La reprise de Carbone Savoie par Tokai Carbon coche toutes les cases du retournement idéal. Et ce, autant sur les plans financier et réputationnel pour Alandia Industries que sur celui des dispositions sociales pour la plupart des salariés avec une belle opération financière à la clé, en plus d’être stratégique pour l’État et sa filière européenne de batteries.

Carbone Savoie s’érige aujourd’hui comme l’une des plus belles réussites du restructuring à la française. Valorisant le groupe plus de 160 millions d’euros, Tokai Carbon permet également aux salariés de réaliser une belle opération financière : 20 000 euros de gains pour 100 euros investis dans un fonds commun de placement d’entreprise de reprise (FCPER). Remarquable dans son dénouement, l’opération l’a aussi été dans son parcours avec près de quatre ans de lutte pour redresser un de nos fleurons industriels confronté aux exigences d’un marché devenu tout aussi global que concurrentiel. C’est ainsi qu’en 2016, plus de 120 ans après sa création, le groupe Carbone Savoie a dû affronter l’une des plus complexes étapes de son histoire.

Détenu par Rio Tinto, exploitant deux usines de production à Notre-Dame-de-Briançon en Savoie et à Vénissieux dans le Rhône, ce spécialiste du carbone et des graphites synthétiques n’avait plus les moyens de maintenir son rang face à des concurrents internationaux plus compétitifs.

Pertes abyssales

"Les pertes étaient abyssales : 1,5 million d’euros par mois pour un chiffre d’affaires d’une soixantaine de millions. La faillite sociale était entérinée avec un conflit permanent entre dirigeants, actionnaires et salariés, la mise en place d’un chômage partiel constatant des capacités de production à un tiers de leurs niveaux", rappelle Sébastien Gauthier, associé d’Alandia Industrie. Rio Tinto souhaite se désengager et mandate Natixis pour trouver des solutions.

"Les coûts de revient dépassaient de 50% ceux de leurs concurrents internationaux"

Au nombre des candidats, Alandia Industries se profile rapidement comme la principale alternative sous l’impulsion de Nicolas de Germay, son président. "Nous nous sommes vite fait une opinion sur l’origine des problèmes : les coûts de revient de Carbone Savoie dépassaient de
50 % ceux de leurs concurrents internationaux"
, expliquent les repreneurs. Le rebond dépend de la capacité de l’entreprise à résoudre ses problèmes de compétitivité et non du marché. Une quinzaine de millions d’euros restant dans les comptes courants, l’investisseur s’engage à y investir encore une trentaine de millions pour améliorer la compétitivité des usines, gagner en souplesse. Deux axes stratégiques : baisser les coûts de production et investir dans l’outil de production et la R&D pour amortir les chocs avec des activités contracycliques et de nouveaux marchés

Choix de transparence

Dès le début, Nicolas de Germay et Sébastien Gauthier font le choix de la transparence auprès des salariés. Puis des fournisseurs. Ne rien cacher mais savoir donner des perspectives ; ne pas chercher les fautes mais trouver des solutions pour l’avenir : "Nous ne voulions pas entrer dans une logique de lutte entre actionnaires et salariés mais aligner les intérêts pour parvenir à mettre en œuvre les mesures indispensables d’amélioration de la compétitivité", complète Sébastien Gauthier. Leur stratégie va à l’encontre des règles classiques du retournement : lancement de nouveaux investissements, développement de nouveaux marchés… et surtout lancement d’un projet autour du graphite avec en ligne de mire la place de leader européen du graphite pour batteries électriques.

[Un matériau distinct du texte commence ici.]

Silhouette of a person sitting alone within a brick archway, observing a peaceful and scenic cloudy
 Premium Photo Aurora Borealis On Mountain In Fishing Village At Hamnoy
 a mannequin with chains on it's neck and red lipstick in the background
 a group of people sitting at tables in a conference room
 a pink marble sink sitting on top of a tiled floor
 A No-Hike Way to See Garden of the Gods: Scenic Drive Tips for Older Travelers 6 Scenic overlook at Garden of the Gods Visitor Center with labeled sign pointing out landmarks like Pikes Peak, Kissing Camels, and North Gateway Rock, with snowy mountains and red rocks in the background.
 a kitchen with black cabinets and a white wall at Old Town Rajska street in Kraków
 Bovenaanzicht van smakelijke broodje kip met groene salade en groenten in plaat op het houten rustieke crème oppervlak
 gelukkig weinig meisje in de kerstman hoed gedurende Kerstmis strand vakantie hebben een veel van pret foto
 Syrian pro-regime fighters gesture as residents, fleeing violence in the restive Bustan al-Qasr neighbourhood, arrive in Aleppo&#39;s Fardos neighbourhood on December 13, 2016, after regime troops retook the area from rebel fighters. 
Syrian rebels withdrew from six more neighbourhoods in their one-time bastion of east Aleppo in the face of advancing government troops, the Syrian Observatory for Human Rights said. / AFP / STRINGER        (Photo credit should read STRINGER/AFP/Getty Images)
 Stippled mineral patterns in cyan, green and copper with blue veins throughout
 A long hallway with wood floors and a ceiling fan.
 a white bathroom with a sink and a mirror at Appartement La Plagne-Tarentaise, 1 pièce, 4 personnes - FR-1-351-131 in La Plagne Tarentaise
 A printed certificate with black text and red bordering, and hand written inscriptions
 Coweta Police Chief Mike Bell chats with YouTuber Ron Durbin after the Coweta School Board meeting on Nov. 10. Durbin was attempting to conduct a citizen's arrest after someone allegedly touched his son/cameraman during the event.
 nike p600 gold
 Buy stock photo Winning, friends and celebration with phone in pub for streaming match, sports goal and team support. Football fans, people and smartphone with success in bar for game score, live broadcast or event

En 2019, ces efforts sont récompensés et Carbone Savoie est sélectionné pour le projet européen d’Airbus des batteries. Progressivement les actions sont menées, la compétitivité revient – parfois au prix de quelques tensions – mais finalement le chiffre d’affaires augmente, passant de 60 à près de 130 millions d’euros, et les pertes (-18 millions d’euros) se transforment en profit (25 millions). Une fois le retournement réalisé, vient l’heure de l’adossement industriel. Tokai Carbon se révèle tout aussi bien-disant qu’industriellement complémentaire. Une page se tourne, mais elle s’avère particulièrement belle.